The exiled Persian poet Majid Naficy draws on Christian parable (the Book of Matthew), suggesting that some of the irate voices on our streets are not enemies but prophets.

Welfare Queen

By Majid Naficy

Here she comes
With incessant shouts
And two fiery eyes
Which like dying candles
Have suddenly inflamed
Before they finally burn out.

Passersby
Change their direction.
A man takes refuge
In his car,
A woman grabs her daughter’s hand
And crosses the street,
And I shelter behind a tree
Thinking to myself:
Perhaps she ran out
Of her pills
The day the Governor
Closed mental hospitals
To cut the budget
Or the President
Called her “a welfare queen”
To make a public enemy.

And yet
She doesn’t even have a shopping cart
To make a barricade
Or a walking buddy
To give her a hand.
Thus
She shouts incessantly
Until a hand
Puts a red robe
On her shoulders,
A crown of thorns
On her head
And a reed cane
In her right hand*.

* Matthew 27:28-29

Majid Naficy fled Iran in 1983, a year and a half after the execution of his wife, Ezzat in Tehran.
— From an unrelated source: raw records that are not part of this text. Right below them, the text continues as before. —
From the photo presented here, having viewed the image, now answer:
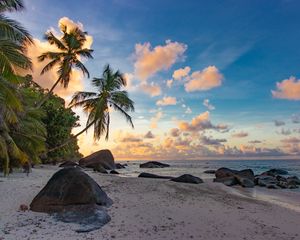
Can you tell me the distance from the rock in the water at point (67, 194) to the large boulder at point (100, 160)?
109ft

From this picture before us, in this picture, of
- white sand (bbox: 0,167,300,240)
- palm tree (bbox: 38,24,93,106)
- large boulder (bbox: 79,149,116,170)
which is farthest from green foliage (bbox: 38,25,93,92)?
large boulder (bbox: 79,149,116,170)

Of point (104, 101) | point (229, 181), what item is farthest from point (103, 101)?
point (229, 181)

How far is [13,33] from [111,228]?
25.9ft

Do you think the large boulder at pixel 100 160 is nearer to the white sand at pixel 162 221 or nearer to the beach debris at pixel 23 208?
the white sand at pixel 162 221

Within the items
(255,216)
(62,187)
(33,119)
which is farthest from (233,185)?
(62,187)

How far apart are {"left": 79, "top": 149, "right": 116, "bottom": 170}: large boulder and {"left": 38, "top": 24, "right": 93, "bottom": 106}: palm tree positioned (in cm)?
2076

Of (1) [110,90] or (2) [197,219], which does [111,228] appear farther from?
(1) [110,90]

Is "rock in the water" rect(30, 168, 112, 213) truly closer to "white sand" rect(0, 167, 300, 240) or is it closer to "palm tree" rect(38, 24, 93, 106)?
"white sand" rect(0, 167, 300, 240)

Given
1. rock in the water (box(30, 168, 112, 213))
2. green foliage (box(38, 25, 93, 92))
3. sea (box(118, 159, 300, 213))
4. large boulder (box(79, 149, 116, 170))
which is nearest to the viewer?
rock in the water (box(30, 168, 112, 213))

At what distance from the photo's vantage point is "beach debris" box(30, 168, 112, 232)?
33.2ft

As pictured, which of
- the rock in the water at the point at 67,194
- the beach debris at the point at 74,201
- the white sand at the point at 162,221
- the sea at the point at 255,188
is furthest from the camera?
the sea at the point at 255,188

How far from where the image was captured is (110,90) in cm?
2930

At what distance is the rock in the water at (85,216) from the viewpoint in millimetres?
9625

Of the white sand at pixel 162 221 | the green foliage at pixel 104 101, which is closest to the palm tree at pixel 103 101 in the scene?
the green foliage at pixel 104 101
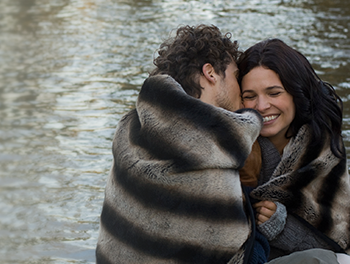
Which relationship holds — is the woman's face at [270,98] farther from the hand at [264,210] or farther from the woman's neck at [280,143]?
the hand at [264,210]

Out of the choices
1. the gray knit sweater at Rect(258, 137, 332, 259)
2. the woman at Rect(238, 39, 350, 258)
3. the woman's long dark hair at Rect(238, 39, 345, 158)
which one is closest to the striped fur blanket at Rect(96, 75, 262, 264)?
the gray knit sweater at Rect(258, 137, 332, 259)

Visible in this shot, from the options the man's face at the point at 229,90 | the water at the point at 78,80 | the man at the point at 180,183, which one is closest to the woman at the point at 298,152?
the man's face at the point at 229,90

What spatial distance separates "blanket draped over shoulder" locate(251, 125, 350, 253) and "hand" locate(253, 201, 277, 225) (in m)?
0.06

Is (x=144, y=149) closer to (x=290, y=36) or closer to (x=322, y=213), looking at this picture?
(x=322, y=213)

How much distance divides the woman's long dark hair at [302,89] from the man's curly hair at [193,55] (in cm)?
23

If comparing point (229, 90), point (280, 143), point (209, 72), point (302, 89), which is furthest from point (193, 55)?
point (280, 143)

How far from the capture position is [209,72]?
242 cm

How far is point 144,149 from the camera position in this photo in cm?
219

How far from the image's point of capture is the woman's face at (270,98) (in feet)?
8.87

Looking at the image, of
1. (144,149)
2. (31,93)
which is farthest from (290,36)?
(144,149)

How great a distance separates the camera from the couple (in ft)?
6.81

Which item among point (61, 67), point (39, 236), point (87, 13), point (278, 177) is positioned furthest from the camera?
point (87, 13)

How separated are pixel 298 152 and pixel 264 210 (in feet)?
1.18

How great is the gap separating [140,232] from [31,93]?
5124mm
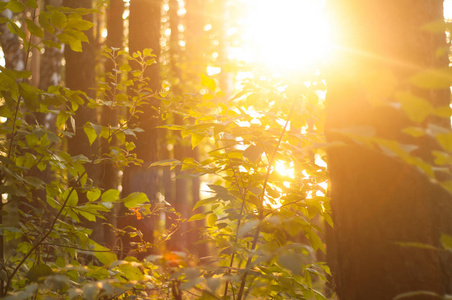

Since 1984 Majid has been living in West Los Angeles. He has published two collections of poetry in English Muddy Shoes (Beyond Baroque, Books, 1999) and Father and Son (Red Hen Press, 2003) as well as his doctoral dissertation at UCLA Modernism and Ideology in Persian Literature (University Press of America, 1997). Majid has also published more than twenty books of poetry and essay in Persian.